Neural Style Transfer

pytorch

NST

Author

Gregor Cerar

Published

2023-09-15

Modified

2025-04-08

Abstract

Neural Style Transfer (NST) was a breakthrough deep learning approach that can transfer artistic style from one image to another. Eager to learn how it works, I’ve implemented the original approach from scratch.

Introduction

Neural Style Transfer (NST) is a deep learning technique that combines the content of one image with the style of another, like giving your photo a Van Gogh-esque makeover.

Using convolutional neural networks, NST examines both images’ features and creates a new image that merges the content’s structure with the style’s attributes. This technique became a hit due to its novel outcomes, leading to its adoption in various apps and platforms and highlighting deep learning’s prowess in image transformation.

Introduced initially in “A Neural Algorithm of Artistic Style” (Gatys, Ecker, and Bethge 2015), this method transfers art styles between images.

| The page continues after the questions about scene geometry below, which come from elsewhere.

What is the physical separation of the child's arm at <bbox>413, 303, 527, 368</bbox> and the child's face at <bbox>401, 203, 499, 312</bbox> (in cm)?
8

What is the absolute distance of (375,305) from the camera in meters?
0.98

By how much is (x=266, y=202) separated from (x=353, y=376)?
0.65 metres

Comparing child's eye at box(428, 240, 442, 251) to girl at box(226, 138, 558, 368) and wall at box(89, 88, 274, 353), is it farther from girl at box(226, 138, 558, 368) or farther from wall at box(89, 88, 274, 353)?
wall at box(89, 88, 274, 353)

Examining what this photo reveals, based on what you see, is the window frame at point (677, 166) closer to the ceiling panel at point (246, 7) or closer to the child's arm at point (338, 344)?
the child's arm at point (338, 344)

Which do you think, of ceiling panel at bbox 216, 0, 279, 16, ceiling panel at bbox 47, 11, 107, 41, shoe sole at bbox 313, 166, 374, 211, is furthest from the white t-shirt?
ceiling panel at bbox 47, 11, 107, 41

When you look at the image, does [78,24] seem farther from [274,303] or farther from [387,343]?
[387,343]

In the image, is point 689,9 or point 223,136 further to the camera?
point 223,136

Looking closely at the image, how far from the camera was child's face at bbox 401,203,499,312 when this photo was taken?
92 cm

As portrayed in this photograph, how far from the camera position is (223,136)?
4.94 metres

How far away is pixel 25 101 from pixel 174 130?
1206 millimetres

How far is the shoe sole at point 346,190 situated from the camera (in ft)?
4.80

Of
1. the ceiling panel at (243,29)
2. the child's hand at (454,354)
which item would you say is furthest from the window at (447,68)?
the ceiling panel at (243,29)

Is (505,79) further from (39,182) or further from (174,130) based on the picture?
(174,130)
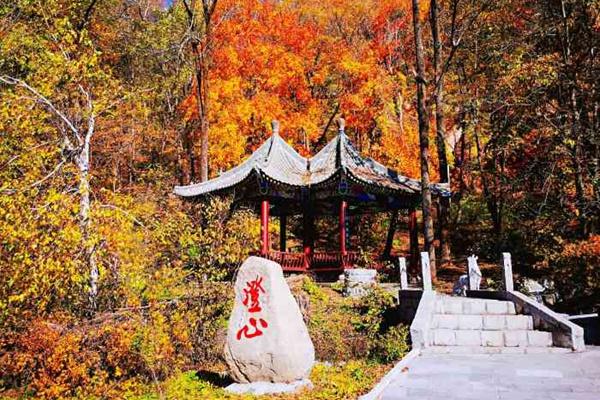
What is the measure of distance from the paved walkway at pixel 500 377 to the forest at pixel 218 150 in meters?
1.08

Eager to learn how it works, I’ve implemented the original approach from scratch and presented a few cherry-picked transformed examples.

Prerequisites

Before we get started, we need to install NumPy, Matplotlib, PyTorch deep learning framework, and finally, Torchvision library.

from collections.abc import Iterable, Sequence
from pathlib import Path

import numpy as np
from matplotlib import pyplot as plt

%config InlineBackend.figure_formats = {'retina', 'png'}

import torch
from torch import Tensor, nn, optim
from torch.nn import functional as F
from torchvision import models
from torchvision.io import decode_image
from torchvision.transforms import functional as VF
from torchvision.transforms import v2 as T
from torchvision.utils import make_grid
from tqdm import tqdm

# Random seed for reproducibility
SEED = 42

# Size of the output image
IMG_SIZE = 512

Although it is possible to run neural networks on a CPU, using compute accelerators, such as GPU, will do transformation much faster. Here, I utilize my NVIDIA RTX 3090, where I also took advantage of available tensor cores and reduced precision data type bfloat16 for faster transformation.

AMP_ENABLED = False

device = torch.device("cpu")

if torch.cuda.is_available():
    device = torch.device("cuda")

    if torch.cuda.is_bf16_supported():
        AMP_ENABLED = True

Implementation

Figure 1: The Neural Style Transfer framework introduced by Gatys *et al.* distinguishes style and content features from designated layers.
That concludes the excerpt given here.